Direction: Copy out the line containing "Viewing the image, is" and each line after it, through the last one in the material, exactly as written.

Task inputs:
════════════════

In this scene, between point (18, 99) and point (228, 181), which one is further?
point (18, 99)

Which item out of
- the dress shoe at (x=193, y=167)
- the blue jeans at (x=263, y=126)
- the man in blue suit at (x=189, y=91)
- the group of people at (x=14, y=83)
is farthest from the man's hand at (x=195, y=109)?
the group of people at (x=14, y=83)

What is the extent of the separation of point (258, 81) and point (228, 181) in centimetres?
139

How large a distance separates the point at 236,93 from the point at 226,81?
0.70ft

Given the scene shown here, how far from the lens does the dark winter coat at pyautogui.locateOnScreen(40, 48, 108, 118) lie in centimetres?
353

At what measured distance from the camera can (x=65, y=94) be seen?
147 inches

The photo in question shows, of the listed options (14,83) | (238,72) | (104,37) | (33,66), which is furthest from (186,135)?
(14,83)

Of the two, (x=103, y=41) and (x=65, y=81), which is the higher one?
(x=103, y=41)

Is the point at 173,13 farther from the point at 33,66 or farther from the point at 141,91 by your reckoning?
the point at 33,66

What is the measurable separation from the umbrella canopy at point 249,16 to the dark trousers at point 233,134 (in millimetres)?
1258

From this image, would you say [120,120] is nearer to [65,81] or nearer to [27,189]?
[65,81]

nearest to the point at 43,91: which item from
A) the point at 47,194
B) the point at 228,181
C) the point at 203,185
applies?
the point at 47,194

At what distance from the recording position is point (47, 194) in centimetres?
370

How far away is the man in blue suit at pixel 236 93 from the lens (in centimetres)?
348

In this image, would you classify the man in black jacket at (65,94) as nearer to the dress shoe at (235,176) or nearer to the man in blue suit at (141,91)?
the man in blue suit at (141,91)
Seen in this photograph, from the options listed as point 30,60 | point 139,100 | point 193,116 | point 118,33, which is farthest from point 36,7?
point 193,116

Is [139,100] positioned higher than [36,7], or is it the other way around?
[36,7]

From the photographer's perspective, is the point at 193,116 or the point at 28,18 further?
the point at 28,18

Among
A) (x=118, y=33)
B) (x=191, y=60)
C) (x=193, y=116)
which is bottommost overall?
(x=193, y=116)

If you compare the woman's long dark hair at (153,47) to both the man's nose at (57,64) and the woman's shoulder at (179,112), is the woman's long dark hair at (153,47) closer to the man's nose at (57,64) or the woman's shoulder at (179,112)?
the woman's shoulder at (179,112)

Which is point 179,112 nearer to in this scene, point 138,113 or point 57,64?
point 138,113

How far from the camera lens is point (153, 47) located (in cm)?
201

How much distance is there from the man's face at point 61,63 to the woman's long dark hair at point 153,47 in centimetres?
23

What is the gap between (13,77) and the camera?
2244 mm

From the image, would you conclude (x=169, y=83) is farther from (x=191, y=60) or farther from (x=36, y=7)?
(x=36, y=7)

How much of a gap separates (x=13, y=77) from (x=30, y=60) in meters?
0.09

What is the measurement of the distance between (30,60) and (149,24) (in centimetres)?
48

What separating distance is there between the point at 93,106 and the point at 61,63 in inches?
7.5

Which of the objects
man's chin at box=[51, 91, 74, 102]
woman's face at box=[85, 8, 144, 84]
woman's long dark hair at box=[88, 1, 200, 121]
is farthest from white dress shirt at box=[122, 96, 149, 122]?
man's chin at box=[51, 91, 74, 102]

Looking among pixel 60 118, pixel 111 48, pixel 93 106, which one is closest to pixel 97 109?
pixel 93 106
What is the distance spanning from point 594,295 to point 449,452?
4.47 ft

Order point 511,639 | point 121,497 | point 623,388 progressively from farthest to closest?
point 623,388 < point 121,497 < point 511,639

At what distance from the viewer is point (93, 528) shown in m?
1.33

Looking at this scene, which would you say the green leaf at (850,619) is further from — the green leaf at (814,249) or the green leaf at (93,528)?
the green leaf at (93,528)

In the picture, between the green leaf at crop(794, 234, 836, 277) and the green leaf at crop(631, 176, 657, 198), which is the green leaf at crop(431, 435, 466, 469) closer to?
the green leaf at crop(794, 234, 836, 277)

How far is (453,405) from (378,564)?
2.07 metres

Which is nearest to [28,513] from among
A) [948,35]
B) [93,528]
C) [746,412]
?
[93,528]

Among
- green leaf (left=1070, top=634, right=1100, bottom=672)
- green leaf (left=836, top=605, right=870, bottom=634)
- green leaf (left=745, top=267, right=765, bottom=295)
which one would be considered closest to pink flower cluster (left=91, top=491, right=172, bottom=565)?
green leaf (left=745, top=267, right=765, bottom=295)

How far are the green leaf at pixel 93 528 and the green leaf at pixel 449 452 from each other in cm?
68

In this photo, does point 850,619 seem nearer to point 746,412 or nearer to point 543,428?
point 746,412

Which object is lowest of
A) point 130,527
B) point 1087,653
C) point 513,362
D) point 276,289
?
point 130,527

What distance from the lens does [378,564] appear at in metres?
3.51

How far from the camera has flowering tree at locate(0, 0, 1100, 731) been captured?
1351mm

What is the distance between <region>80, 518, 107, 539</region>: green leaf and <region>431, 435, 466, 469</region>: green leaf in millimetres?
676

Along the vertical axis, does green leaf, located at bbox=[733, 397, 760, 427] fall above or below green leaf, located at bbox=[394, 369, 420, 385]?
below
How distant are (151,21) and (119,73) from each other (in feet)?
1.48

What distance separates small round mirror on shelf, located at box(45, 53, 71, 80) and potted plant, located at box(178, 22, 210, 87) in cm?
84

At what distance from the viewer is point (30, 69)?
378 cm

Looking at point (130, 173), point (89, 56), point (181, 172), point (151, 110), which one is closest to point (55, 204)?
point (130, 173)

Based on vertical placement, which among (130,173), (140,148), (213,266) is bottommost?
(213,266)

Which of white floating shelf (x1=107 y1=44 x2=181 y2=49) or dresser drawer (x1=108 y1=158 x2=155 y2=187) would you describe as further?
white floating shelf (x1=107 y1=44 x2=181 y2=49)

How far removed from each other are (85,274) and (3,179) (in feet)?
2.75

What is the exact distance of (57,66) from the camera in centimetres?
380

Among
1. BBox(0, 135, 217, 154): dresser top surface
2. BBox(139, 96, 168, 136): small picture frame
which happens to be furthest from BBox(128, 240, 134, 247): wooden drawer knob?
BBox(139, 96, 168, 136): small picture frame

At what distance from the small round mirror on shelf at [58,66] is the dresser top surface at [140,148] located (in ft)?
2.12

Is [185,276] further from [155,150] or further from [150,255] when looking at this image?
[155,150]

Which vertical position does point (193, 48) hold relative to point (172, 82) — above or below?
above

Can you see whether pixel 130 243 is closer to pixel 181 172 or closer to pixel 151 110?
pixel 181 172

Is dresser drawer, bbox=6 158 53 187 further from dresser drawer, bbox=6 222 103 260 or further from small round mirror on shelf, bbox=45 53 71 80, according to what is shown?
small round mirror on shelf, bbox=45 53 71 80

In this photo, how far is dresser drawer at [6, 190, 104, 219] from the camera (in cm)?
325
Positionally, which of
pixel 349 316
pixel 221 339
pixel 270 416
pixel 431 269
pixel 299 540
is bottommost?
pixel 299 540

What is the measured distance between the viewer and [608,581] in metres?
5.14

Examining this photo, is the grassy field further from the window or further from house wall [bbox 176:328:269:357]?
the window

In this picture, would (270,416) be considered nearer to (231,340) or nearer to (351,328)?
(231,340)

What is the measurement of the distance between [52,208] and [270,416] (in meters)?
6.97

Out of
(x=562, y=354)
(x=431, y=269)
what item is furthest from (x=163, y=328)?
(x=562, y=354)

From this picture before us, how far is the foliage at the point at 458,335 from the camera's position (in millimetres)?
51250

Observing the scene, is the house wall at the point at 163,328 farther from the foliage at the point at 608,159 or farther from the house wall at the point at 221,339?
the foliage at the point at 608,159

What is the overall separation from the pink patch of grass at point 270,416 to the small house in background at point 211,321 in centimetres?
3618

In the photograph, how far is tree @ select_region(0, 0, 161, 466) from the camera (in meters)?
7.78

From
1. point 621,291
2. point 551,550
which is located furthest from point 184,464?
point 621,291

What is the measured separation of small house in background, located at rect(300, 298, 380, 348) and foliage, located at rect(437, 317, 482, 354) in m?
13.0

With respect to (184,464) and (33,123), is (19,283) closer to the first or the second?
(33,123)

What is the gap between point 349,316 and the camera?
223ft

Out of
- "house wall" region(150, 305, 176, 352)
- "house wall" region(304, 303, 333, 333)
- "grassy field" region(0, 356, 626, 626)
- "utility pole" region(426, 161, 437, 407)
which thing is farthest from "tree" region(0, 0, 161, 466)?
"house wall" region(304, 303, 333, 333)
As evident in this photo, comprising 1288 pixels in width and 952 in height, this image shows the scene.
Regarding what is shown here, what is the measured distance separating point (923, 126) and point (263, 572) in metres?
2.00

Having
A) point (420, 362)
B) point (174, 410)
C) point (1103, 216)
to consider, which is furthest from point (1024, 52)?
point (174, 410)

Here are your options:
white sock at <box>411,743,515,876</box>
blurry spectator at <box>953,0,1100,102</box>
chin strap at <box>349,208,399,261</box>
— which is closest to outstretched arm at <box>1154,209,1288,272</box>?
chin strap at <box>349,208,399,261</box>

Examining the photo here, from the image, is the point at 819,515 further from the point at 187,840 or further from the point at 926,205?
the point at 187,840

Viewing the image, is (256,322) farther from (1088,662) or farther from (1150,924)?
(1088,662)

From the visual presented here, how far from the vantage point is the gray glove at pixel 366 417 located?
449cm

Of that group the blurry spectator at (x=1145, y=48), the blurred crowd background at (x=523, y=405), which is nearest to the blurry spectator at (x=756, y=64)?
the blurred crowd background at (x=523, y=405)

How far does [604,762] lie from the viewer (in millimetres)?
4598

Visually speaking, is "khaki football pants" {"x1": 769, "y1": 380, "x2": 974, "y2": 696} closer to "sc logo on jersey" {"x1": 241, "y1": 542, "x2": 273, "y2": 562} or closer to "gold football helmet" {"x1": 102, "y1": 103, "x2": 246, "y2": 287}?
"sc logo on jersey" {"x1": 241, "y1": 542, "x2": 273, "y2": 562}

════════════════

Answer:
Viewing the image, is (256,322) farther from (1088,662) or farther from (1150,924)?
(1088,662)

From the visual presented here, how far from the vantage point is the gray glove at pixel 366 417 located?
449cm

Of that group the blurry spectator at (x=1145, y=48), the blurred crowd background at (x=523, y=405), which is nearest to the blurry spectator at (x=756, y=64)?
the blurred crowd background at (x=523, y=405)

How far does [604,762] lie from the viewer (in millimetres)?
4598

Visually speaking, is "khaki football pants" {"x1": 769, "y1": 380, "x2": 974, "y2": 696} closer to "sc logo on jersey" {"x1": 241, "y1": 542, "x2": 273, "y2": 562} or closer to "gold football helmet" {"x1": 102, "y1": 103, "x2": 246, "y2": 287}?
"sc logo on jersey" {"x1": 241, "y1": 542, "x2": 273, "y2": 562}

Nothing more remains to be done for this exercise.